§ **Goal**: Copy out, word for word, every line of the items below, from the line containing "What is the distance measurement" through the end of the items.

(Records from a spatial question set)

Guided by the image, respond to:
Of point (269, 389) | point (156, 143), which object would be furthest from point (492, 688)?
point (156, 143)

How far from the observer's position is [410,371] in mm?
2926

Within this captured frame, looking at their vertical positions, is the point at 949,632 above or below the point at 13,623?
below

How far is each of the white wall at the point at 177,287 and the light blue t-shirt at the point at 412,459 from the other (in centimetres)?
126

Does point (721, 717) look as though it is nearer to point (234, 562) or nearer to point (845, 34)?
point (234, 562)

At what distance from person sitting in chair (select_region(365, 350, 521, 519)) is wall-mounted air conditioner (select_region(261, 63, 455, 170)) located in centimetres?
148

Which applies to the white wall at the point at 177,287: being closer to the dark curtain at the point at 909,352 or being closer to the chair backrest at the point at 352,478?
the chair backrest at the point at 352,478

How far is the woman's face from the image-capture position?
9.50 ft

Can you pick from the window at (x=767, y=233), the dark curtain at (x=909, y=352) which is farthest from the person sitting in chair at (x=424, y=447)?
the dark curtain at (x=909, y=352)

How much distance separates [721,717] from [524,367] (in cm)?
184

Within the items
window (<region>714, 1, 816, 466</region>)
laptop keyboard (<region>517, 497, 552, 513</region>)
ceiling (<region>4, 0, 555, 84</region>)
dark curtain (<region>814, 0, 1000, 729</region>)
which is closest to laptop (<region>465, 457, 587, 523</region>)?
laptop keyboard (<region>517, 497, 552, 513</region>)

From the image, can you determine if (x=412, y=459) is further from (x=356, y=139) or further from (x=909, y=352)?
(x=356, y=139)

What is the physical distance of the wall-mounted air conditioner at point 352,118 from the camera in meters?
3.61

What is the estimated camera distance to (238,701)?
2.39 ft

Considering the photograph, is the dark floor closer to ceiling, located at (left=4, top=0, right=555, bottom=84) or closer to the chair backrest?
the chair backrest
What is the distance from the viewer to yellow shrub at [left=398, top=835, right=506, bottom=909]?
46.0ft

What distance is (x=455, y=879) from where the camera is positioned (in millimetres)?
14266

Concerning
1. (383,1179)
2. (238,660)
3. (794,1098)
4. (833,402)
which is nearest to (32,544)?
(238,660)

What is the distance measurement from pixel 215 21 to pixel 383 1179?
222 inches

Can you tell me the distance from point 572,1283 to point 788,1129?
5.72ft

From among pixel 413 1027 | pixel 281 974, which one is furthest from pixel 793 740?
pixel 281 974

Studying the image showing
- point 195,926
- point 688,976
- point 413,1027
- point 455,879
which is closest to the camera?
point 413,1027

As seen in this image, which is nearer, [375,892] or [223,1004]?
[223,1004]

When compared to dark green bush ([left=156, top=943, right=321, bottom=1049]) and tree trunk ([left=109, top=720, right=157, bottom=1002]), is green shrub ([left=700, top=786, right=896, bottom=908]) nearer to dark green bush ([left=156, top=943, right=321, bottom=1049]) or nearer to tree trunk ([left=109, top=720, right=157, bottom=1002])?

§ **Answer to the exercise**:
What is the distance measurement from pixel 215 21 to pixel 383 1179?
222 inches

Can you tell me the distance from point 572,1283 to point 788,1129?
5.72ft

From among pixel 413 1027 | pixel 281 974, which one is furthest from pixel 793 740?
pixel 281 974

Studying the image showing
- point 195,926
- point 688,976
- point 413,1027
- point 455,879
which is closest to the camera?
point 413,1027

As seen in this image, which is nearer, [375,892] or [223,1004]?
[223,1004]

When compared to dark green bush ([left=156, top=943, right=321, bottom=1049]) and tree trunk ([left=109, top=720, right=157, bottom=1002]), is green shrub ([left=700, top=786, right=896, bottom=908]) nearer to dark green bush ([left=156, top=943, right=321, bottom=1049]) or nearer to tree trunk ([left=109, top=720, right=157, bottom=1002])?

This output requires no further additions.